The lines near Hg5460 in Wood's fluorescent spectrum of iodine excited by the quartz mercury arc are identified with definite lines in the absorption spectrum. This identification furnishes the key to the analysis of the absorption spectrum.

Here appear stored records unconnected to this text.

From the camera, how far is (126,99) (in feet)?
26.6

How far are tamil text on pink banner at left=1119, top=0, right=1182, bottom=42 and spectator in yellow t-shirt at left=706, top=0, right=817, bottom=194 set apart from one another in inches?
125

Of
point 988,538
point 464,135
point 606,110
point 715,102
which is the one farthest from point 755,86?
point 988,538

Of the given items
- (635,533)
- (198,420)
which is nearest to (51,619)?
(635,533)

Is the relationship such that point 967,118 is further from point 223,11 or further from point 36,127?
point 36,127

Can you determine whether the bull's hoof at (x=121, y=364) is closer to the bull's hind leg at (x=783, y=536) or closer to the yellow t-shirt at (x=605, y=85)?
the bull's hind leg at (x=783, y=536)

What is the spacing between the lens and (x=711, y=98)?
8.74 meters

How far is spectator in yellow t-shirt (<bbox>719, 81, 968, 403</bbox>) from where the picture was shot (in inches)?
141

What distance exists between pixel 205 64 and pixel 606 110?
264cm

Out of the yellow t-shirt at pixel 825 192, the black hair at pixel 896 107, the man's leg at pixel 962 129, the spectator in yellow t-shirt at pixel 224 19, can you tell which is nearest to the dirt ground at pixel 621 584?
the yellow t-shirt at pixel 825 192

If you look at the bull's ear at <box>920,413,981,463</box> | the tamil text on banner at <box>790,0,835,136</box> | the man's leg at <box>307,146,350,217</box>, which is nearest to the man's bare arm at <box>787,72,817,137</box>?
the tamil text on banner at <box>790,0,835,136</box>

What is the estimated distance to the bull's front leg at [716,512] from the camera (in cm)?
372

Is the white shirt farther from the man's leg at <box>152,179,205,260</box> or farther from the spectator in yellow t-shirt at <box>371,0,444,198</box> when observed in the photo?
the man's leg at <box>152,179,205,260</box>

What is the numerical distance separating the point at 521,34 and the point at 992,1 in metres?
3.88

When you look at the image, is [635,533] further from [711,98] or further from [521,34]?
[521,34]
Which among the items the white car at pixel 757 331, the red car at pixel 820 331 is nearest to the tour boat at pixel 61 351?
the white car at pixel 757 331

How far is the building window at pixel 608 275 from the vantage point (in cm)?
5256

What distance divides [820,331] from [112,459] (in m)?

Values of the constants of the iodine spectrum, based on new measurements, are as follows: for the unexcited state ${B_0}^{\prime \prime }=0.037300\mathrm{}\pm 0.000003$, ${I_0}^{\prime \prime }=7.42\mathrm{}\times {10}^{-38\mathrm{}}$ g.${\mathrm{cm}}^2$, ${r_0}^{\prime \prime }=2.66\mathrm{}\times {10}^{-8\mathrm{}}$ cm; for the excited state $B^{\prime }\mathrm{}\left(26\right)=0.023368\mathrm{}\pm 0.000005$, $I^{\prime }\mathrm{}\left(29\right)=11.83\mathrm{}\times {10}^{-38\mathrm{}}$ g.${\mathrm{cm}}^2$, $r^{\prime }\mathrm{}\left(29\right)=3.37\mathrm{}\times {10}^{-8\mathrm{}}$ cm; $C(29, 0)=-0.013932$, ${m_H}^{\prime \prime }(29, 0)=1.677$. The identification, in the absorption bands, of both components of the fluorescent doublets makes possible the calculation of absolute rotation quantum numbers; and these furnish direct evidence for the hypothesis of half quantum numbers. Lines in Wood's magnetic rotation spectrum which show the "normal" direction of rotation are found to belong to $P$ branches; those which show the opposite direction, to $R$ branches.